Notes - ADS HT24, Parameterised complexity


Flashcards

What is a parameterisation of a decision problem $\mathcal P$?


A computable function $p$ that maps each input instance $I$ to an integer value $k$.

What does it mean for a decision problem $\mathcal P$ to be fixed-parameter tractable (FPT) with respect to a parameter $p$?


There exists $c > 0$, a computable function $g$ and an algorithm $\mathcal A$ such that given an instance $I$ of $\mathcal P$ with parameter value $p = k$, $\mathcal A$ decides whether $I$ is a YES-instance of $\mathcal P$ in time $g(k) \cdot \vert I \vert ^c$.

The $\textbf{VertexCover}$ decision problem is:

  • Input: Graph $G = (V, E)$, integer $k$
  • Output: Is there a vertex cover of size $\le k$, where a vertex cover is a set $S \subseteq V$ such that every edge $e \in E$ is incident to some vertex in $S$.

Can you describe an $O(2^k \vert E \vert )$ bounded search tree algorithm for this problem, and show that it has the required running time?

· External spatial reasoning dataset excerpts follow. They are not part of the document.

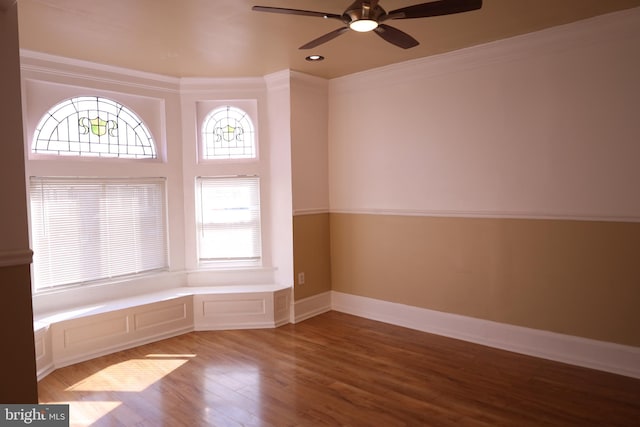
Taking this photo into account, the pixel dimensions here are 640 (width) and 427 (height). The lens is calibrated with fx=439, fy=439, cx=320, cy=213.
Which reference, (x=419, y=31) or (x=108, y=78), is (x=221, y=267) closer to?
(x=108, y=78)

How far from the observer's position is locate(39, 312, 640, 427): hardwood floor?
282cm

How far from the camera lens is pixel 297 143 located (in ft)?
15.7

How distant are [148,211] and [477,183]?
3.35 m

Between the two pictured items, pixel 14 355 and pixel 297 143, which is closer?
pixel 14 355

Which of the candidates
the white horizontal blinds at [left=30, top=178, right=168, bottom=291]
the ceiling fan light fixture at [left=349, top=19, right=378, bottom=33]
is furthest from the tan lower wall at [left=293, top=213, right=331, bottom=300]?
the ceiling fan light fixture at [left=349, top=19, right=378, bottom=33]

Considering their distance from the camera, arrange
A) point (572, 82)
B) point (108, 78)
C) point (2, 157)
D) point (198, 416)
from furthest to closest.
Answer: point (108, 78) < point (572, 82) < point (198, 416) < point (2, 157)

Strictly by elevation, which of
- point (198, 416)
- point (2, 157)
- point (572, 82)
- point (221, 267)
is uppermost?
point (572, 82)

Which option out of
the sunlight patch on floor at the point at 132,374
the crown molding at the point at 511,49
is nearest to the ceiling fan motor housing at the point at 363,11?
the crown molding at the point at 511,49

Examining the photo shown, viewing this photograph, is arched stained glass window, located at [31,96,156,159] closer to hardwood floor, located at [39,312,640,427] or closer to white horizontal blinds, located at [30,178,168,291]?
white horizontal blinds, located at [30,178,168,291]

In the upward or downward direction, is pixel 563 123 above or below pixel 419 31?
below

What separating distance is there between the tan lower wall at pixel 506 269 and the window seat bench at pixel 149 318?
106cm

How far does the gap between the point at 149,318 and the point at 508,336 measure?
3.36 metres

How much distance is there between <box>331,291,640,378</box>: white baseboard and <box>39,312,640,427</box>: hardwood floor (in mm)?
97

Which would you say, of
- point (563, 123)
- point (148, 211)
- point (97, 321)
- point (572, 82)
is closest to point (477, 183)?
point (563, 123)
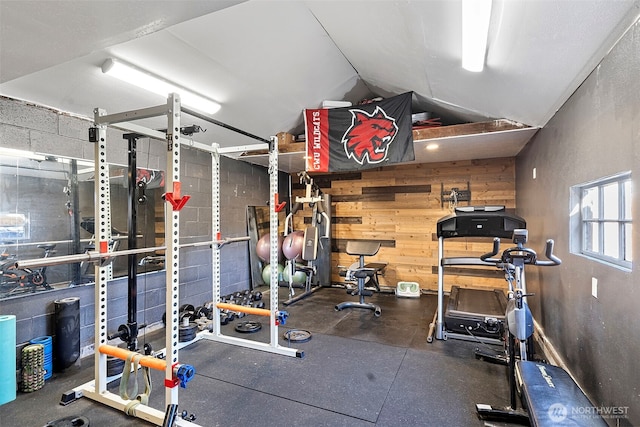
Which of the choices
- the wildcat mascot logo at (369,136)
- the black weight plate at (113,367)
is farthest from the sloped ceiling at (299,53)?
the black weight plate at (113,367)

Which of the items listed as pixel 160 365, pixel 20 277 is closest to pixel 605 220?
pixel 160 365

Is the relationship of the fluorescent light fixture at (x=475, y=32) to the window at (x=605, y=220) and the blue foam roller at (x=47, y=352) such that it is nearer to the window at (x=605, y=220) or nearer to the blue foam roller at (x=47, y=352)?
the window at (x=605, y=220)

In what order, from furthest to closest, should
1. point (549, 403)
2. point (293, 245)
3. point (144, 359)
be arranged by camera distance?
point (293, 245) < point (144, 359) < point (549, 403)

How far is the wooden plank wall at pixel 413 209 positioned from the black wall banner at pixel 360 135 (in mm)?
2085

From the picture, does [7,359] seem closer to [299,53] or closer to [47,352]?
[47,352]

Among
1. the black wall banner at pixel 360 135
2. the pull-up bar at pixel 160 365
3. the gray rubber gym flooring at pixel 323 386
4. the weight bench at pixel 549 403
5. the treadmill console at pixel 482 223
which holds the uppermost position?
the black wall banner at pixel 360 135

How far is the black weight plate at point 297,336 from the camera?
3.50m

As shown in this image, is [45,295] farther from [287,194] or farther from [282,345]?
[287,194]

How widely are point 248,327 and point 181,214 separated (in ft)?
5.81

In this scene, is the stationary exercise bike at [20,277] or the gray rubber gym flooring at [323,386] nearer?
the gray rubber gym flooring at [323,386]

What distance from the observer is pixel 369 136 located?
13.5 feet

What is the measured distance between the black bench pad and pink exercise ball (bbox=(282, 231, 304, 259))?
3.58 meters

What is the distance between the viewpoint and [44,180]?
2846 mm

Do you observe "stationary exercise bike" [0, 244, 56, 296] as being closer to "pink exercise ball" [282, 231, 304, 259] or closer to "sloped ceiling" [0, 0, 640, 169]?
"sloped ceiling" [0, 0, 640, 169]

  • If $G$ has no edges and $k \ge 0$, output YES.
  • If $G$ has still has edges and $k = 0$, output NO.
  • Otherwise consider an arbitrary edge $\{u, v\}$.
  • Either $u$ or $v$ must belong to the vertex cover
  • Try both possibilities:
    • Add $u$ to the vertex cover, and recurse on $(G\setminus \{u\}, k-1)$
    • Add $v$ to the vertex cover, and recurse on $(G\setminus \{v\}, k-1)$

We have a binary search tree with depth $k$, hence the time complexity is $O(2^k \vert G \vert ^c)$ for some $c$.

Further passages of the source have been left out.